On a lighter note on this wee project of mine, I have had some traffic from search engines to my blog from people searching for obscure words that have turned up in the gobbledegoop.
Project details:
Name: Readable gobbledegoop
Aim: Initially, to generate something that has been generated by a computer, but would be physically possible to read. This has taken a tangent somewhat into attempting to get closer and closer to real words.
I scanned a book of G.A. Henty hoping to get letter frequencies.
Approximate ratios of letters of the alphabet as they occur.
233,43,60,120,364,69,60,191,177,3,23,108,64,183,220,42,2,172,181,273,82,31,68,3,54,1
As my program has ‘qu’ rather than ‘q’, i subtract all occurences of q from u to get a more accurate quantity of ‘u’s. Sadly, doing it like this, and being too tired to rewrite code to scan for ‘th’ and ‘ch’ I opted to take them out of my list of characters as individual characters. They will probably find their way back in some time soon.
I fiddled around, and it was quicker to generate a big list of all possible letters, with them occuring as many times as they would (compared to ‘z’ occuring once). This is more processor intensive than assigning proper weightings, but at 1am, I’m much rather the processor does the hard work rather than me
. Besides, my computer is somewhat above average speed and has more than the average memory.
For any possible critics who believe this not worth the effort, I immediately tried to generate something, obtaining the following:
sanurum noda yetadeyofe kerafer rihe sarew hirawahete secono mibubo sine sotocifet huyare desa sim cafihohit ronote sahay sitegu lanud norome lito yoneh vocil rihime hof sane legorodob wuheyo ninode ropifo nehofe hileto dehop ferera miriy hunode cohokeni cidayen lorol.
Obviously I’m not at the capitalisation/punctuation stage, but that is a definite improvement on my last attempts with their gross proliferations of zeds et alia similis.
To do:
Find proper weighting for wordlength. Same for sentence length.

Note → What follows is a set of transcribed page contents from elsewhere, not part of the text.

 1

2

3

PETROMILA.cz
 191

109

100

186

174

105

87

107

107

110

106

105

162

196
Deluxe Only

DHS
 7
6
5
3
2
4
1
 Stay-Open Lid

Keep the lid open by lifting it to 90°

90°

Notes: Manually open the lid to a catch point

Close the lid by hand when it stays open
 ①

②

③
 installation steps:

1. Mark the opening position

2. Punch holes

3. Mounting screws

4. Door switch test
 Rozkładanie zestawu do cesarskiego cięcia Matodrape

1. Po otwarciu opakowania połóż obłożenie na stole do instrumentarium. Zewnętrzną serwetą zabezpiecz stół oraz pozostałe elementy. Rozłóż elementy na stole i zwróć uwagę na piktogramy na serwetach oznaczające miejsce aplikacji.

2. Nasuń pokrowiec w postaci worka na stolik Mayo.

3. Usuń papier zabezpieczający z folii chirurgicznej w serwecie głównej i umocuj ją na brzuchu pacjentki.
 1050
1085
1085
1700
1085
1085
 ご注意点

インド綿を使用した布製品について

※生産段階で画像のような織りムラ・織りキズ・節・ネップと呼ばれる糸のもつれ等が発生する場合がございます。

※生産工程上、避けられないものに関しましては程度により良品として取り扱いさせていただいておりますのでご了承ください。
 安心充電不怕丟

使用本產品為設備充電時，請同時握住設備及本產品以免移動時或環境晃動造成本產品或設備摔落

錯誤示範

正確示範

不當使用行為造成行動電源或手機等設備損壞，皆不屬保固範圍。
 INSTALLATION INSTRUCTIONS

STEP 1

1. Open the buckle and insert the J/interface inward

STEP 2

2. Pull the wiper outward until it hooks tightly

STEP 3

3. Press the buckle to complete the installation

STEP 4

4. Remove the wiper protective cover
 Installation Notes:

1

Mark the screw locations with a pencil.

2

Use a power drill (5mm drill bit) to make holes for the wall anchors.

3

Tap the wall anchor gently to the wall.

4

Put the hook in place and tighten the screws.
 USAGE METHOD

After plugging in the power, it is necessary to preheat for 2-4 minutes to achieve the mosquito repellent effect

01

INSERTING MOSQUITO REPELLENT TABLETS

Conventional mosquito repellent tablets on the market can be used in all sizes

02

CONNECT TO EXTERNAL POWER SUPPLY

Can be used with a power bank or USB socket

Sentence structure would be good if I could get hold of seperate dictionaries of nouns, verbs etc.
Get th’s and ch’s and endings such as s,es,ed and ing in somehow.
I may write a program to search all possible two letter combinations and find which letter combinations are most common.
Another attempt:
ror sen pude sonehat raridatoso wipec meyuni vat mam vetel tira webe datag soneke widoh sesecat tetuceter detirewad dal fedirefo dalel soder hel cadifas mar tuwerom raveye seseto wesen tew
With this run, I drastically altered the word length weightings in favour of shorter words.